> _Written problem A_
Please rewrite the paragraph of the knife thread that begins "Ok, I am going to ask for the impossible" as a short list that keeps its main facts.
> _Written problem B_
Answer these from the knife thread, each on its own line:
(i) Which maker does SilverSwarfer name as the honyaki one?
(ii) What name does KenHash read in the kanji posted by tongas?
(iii) What kind of knife does KenHash say Tanalasta has?
> _Written problem C_
Change "deba" to "knife" in the knife thread, then give the stretch from "The handwriting looks" through "is not easy!)." with that change made.

Neither i.. i was hearing by taiwan knife group said his make beautiful hamon & yanagiba..


----------



## SilverSwarfer (Mar 31, 2019)

adam92 said:


> Neither i.. i was hearing by taiwan knife group said his make beautiful hamon & yanagiba..


The Togashi is not honyaki anyways. 

Thanks for taking the time to translate!


----------



## SilverSwarfer (Mar 31, 2019)

SilverSwarfer said:


> The Togashi is not honyaki anyways.
> 
> Thanks for taking the time to translate!


It’s Kenichi Shiraki, the honyaki one.


----------



## tongas (Apr 19, 2019)

Hello 
Could someone id this Kanji please










Thank you and have a nice day.


----------



## Tanalasta (Apr 19, 2019)

Can anyone interpret what the Kanji on this says and if it identifies the steel or maker? I assume the box is a JNS box as it's the same as other knives I have from Maxim. However, happy to stand corrected.

https://imgur.com/tnQErd0

https://imgur.com/61dZE2y


----------



## KenHash (Apr 19, 2019)

tongas said:


> Hello
> Could someone id this Kanji please
> 
> 
> ...



Francois,
Looks like Minamoto Yasuhira .
Ken


----------



## KenHash (Apr 19, 2019)

Tanalasta said:


> Can anyone interpret what the Kanji on this says and if it identifies the steel or maker? I assume the box is a JNS box as it's the same as other knives I have from Maxim. However, happy to stand corrected.
> 
> https://imgur.com/tnQErd0
> 
> https://imgur.com/61dZE2y



All I can tell is that it's a Blue Steel honyaki gyuto.
The handwriting looks like crap.


----------



## Carl Kotte (Apr 20, 2019)

Hi,

Ok, I am going to ask for the impossible (sorry)! Can anyone tell me anything about this OLD deba I am restoring? Signs are almost invisible, so I am not too hopeful I will get much of an answer. (Better pictures would be nice, yes, but taking pictures of something almost invisible is not easy!).

> _Given information_
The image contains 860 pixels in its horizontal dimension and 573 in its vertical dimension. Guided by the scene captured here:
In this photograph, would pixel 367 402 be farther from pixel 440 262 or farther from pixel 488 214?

> _Reply A_
- The poster is restoring an old deba and asks for any information about it.
- The markings are almost invisible, so the poster expects little in reply.
- Better pictures would help, but something almost invisible is hard to photograph.

> _Reply B_
(i) Kenichi Shiraki
(ii) Minamoto Yasuhira
(iii) A Blue Steel honyaki gyuto

> _Reply C_
The handwriting looks like crap.


----------



## Carl Kotte (Apr 20, 2019)

Hi,

Ok, I am going to ask for the impossible (sorry)! Can anyone tell me anything about this OLD knife I am restoring? Signs are almost invisible, so I am not too hopeful I will get much of an answer. (Better pictures would be nice, yes, but taking pictures of something almost invisible is not easy!).